* **Records contained in a dataset**

····················

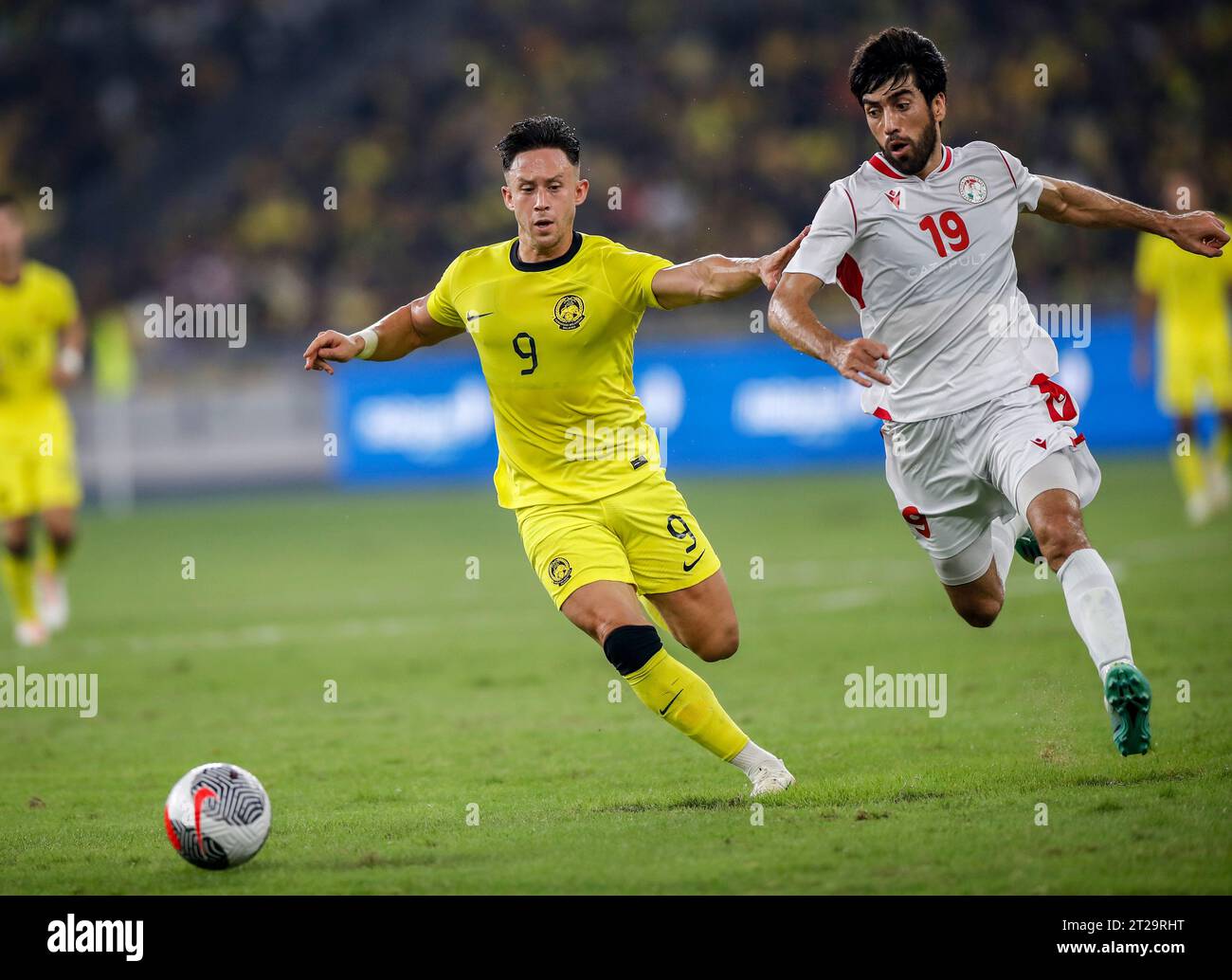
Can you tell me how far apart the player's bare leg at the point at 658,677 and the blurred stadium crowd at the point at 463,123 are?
47.7ft

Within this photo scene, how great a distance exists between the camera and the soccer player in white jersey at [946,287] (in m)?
5.96

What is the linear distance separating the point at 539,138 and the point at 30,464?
6775 mm

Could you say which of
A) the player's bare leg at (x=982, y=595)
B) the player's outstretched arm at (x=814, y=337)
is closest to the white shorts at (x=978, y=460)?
the player's bare leg at (x=982, y=595)

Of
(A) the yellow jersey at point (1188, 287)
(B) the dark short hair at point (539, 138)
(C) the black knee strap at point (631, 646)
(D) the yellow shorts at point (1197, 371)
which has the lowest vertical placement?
(C) the black knee strap at point (631, 646)

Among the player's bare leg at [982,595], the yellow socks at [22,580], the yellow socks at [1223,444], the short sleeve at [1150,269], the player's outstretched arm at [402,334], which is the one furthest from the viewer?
the short sleeve at [1150,269]

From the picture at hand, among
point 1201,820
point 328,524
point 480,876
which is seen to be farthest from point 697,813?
point 328,524

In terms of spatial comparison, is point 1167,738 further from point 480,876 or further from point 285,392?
point 285,392

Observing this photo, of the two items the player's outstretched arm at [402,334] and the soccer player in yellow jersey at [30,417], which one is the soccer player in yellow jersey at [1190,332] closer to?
the soccer player in yellow jersey at [30,417]

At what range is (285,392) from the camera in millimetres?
21094

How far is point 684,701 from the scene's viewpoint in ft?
19.3

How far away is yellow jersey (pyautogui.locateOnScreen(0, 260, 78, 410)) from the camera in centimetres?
1153

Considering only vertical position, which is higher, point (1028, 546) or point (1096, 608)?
point (1028, 546)

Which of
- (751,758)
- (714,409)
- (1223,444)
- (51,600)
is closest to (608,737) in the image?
(751,758)

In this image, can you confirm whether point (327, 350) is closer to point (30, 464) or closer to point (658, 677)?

····················

* **Direction**
Rewrite all of the records above with "outstretched arm" changed to "extended arm" and everything else unchanged. Omit the pictures from your output.

* **Solution**
Can you tell me how far apart the player's bare leg at the point at 658,677 and the blurred stadium crowd at the point at 463,123 are?
47.7ft

Within this photo scene, how great a distance exists between the camera and the soccer player in white jersey at [946,287] (in m)?
5.96

What is the linear distance separating the point at 539,138 and the point at 30,464?
6775 mm

Could you say which of
A) the player's bare leg at (x=982, y=595)
B) the player's extended arm at (x=814, y=337)
is closest to the white shorts at (x=978, y=460)?
the player's bare leg at (x=982, y=595)

Of
(A) the yellow jersey at point (1188, 287)
(B) the dark short hair at point (539, 138)
(C) the black knee strap at point (631, 646)
(D) the yellow shorts at point (1197, 371)
which has the lowest vertical placement?
(C) the black knee strap at point (631, 646)

Among the player's bare leg at [982,595], the yellow socks at [22,580], the yellow socks at [1223,444], the short sleeve at [1150,269], the player's extended arm at [402,334], which is the one furthest from the viewer?
the short sleeve at [1150,269]

From the picture at hand, among
point 1201,820
point 328,524
point 480,876
which is seen to be farthest from point 697,813?
point 328,524

In terms of spatial comparison, is point 1167,738 further from point 480,876 or further from point 285,392?
point 285,392

Observing this photo, of the two items the player's extended arm at [402,334] and the soccer player in yellow jersey at [30,417], which one is the soccer player in yellow jersey at [1190,332] closer to?
the soccer player in yellow jersey at [30,417]

At what range is (285,392) from the camera in millimetres?
21094

How far is point 684,701 from the scene's viewpoint in ft?
19.3

How far away is yellow jersey (pyautogui.locateOnScreen(0, 260, 78, 410)) from the camera in centimetres?
1153

Considering only vertical position, which is higher, point (1028, 546) or point (1096, 608)?
point (1028, 546)

Which of
- (751,758)
- (714,409)
- (1223,444)
- (51,600)
is closest to (608,737) in the image?
(751,758)

In this image, can you confirm whether point (327, 350) is closer to point (30, 464) or closer to point (658, 677)?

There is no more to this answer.